(Some records)
• • • • •

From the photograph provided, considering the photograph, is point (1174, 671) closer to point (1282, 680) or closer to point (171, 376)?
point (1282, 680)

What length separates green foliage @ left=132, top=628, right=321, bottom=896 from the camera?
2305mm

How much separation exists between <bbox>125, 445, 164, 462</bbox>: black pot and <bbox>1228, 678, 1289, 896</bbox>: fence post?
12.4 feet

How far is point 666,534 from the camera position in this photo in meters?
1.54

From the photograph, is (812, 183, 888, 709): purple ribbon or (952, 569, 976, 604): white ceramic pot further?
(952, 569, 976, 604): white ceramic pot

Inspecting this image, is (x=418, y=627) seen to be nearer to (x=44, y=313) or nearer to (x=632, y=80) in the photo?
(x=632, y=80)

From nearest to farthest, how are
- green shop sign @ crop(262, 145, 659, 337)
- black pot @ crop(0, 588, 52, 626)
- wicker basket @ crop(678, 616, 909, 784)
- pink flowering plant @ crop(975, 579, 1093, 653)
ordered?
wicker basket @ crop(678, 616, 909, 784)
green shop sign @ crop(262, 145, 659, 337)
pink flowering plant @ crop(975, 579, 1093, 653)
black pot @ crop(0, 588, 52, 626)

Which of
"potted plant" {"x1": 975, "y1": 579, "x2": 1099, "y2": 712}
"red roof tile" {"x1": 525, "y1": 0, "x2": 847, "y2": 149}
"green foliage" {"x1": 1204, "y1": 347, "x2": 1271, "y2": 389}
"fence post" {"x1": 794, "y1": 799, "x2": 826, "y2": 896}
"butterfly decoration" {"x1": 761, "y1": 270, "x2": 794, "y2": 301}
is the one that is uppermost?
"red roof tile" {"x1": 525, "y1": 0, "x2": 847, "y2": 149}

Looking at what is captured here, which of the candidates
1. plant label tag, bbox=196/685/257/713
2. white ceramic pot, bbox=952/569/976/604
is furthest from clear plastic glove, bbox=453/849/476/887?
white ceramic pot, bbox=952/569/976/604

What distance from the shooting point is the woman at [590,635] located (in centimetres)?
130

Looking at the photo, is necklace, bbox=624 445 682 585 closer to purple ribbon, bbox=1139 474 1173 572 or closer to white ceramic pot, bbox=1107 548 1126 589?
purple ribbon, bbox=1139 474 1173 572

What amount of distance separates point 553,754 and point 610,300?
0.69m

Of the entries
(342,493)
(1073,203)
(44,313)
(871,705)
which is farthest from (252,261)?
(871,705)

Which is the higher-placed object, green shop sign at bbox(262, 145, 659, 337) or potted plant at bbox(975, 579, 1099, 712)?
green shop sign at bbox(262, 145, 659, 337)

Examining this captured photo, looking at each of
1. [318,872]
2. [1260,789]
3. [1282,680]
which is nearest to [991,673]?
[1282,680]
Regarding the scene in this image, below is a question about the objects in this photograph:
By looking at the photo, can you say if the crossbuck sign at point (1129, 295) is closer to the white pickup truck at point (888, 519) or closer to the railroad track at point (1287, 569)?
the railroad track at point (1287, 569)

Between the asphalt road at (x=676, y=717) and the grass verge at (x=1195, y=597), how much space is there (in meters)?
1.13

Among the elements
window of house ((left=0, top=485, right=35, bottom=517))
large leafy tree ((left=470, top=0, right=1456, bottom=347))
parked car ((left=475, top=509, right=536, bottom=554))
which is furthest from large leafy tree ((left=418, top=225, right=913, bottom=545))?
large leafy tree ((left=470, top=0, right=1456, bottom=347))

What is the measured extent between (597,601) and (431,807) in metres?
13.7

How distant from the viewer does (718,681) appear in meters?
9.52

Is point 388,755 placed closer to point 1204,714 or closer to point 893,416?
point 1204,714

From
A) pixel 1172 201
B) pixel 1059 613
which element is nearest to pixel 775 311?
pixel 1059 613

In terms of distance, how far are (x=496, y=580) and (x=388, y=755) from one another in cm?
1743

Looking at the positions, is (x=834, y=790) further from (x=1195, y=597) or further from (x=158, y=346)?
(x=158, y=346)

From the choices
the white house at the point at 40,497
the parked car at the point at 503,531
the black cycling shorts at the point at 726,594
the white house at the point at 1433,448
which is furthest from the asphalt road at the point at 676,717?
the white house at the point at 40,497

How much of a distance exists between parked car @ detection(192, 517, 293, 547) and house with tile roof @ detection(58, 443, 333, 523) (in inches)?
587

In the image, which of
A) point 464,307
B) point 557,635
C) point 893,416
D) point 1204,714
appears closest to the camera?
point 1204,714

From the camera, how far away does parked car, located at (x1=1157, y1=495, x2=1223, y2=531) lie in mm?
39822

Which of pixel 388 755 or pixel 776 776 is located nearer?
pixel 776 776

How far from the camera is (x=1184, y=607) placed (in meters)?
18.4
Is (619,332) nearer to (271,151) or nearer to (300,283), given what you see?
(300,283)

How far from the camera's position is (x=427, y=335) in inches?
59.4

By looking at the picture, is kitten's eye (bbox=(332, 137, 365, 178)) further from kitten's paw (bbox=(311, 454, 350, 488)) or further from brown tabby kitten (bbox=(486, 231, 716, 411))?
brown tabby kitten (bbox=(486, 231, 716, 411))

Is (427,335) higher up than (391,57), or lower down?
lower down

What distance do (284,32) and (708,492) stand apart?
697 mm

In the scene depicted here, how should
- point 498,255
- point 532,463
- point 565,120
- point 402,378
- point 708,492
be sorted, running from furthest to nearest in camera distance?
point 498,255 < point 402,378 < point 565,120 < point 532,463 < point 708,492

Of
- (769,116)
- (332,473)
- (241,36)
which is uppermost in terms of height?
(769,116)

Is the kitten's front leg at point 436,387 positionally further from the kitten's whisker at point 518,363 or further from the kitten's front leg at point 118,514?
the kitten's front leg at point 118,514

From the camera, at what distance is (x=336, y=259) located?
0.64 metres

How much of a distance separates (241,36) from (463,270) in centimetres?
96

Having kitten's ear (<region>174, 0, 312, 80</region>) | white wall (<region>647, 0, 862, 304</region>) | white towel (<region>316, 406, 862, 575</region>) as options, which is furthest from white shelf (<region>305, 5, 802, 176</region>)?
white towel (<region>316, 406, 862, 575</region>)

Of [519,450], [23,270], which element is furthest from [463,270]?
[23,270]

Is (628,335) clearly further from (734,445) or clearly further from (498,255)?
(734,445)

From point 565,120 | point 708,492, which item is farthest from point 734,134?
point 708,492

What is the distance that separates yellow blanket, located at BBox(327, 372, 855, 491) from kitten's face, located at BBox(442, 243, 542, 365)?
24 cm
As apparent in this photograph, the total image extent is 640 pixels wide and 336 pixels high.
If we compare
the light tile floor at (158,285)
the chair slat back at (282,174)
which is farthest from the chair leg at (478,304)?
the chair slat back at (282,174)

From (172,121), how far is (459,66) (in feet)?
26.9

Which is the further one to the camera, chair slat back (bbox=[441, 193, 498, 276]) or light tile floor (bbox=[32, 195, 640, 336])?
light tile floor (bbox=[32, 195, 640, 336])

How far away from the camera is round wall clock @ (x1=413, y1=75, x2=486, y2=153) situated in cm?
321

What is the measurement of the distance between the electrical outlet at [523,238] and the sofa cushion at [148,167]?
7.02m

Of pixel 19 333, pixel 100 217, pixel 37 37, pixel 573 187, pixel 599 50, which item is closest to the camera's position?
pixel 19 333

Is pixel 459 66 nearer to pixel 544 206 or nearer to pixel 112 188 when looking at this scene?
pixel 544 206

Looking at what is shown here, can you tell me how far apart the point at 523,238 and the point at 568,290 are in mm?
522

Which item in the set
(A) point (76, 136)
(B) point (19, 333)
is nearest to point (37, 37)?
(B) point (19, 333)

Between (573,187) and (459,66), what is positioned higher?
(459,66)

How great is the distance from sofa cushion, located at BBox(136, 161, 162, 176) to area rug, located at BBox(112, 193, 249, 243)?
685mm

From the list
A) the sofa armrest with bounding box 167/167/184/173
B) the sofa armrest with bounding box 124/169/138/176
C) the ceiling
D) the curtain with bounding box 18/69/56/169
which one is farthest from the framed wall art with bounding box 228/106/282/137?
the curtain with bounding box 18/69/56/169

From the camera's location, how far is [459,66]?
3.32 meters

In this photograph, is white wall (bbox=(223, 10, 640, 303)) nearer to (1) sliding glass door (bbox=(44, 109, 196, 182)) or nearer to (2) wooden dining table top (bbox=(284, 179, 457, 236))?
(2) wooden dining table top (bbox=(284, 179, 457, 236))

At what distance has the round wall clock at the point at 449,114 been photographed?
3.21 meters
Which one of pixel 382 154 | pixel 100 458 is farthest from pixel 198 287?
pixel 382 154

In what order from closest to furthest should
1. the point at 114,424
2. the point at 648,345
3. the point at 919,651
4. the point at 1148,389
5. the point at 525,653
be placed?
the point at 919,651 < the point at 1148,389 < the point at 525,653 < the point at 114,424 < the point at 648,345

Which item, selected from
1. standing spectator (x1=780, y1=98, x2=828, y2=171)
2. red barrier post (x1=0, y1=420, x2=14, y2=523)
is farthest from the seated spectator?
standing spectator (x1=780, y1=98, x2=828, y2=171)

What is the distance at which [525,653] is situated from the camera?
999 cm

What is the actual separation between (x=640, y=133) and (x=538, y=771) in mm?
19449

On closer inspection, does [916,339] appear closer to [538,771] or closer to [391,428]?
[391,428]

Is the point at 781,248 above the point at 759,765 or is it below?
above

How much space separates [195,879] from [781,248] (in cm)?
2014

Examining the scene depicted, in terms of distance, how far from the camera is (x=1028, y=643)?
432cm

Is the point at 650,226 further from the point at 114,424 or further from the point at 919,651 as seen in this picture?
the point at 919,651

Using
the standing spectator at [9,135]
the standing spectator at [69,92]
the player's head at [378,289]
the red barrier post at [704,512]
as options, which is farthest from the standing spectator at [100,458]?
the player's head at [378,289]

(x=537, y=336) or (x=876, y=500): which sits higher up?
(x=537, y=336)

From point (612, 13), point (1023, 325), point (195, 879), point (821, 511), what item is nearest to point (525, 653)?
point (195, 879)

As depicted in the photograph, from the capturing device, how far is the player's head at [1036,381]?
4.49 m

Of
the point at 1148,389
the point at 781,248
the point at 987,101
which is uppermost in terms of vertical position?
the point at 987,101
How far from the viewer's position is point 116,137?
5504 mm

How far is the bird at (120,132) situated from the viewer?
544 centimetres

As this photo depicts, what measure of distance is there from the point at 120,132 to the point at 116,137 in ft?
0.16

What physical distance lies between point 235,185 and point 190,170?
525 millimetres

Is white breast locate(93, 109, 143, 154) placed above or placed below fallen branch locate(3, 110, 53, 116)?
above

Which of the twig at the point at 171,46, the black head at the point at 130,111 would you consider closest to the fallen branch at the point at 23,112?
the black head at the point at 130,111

• • • • •

OBJECTIVE: Print exactly the lines above, starting at the line that contains "How far from the viewer's" and ending with the last line of the records, both included.

WRITTEN ANSWER:
How far from the viewer's position is point 116,137?
5504 mm

How far is the bird at (120,132) situated from the viewer?
544 centimetres

As this photo depicts, what measure of distance is there from the point at 120,132 to the point at 116,137 in ft?
0.16

What physical distance lies between point 235,185 and point 190,170?
525 millimetres

Is white breast locate(93, 109, 143, 154) placed above or placed below fallen branch locate(3, 110, 53, 116)?
above

Which of the twig at the point at 171,46, the black head at the point at 130,111 would you consider closest to the fallen branch at the point at 23,112?
the black head at the point at 130,111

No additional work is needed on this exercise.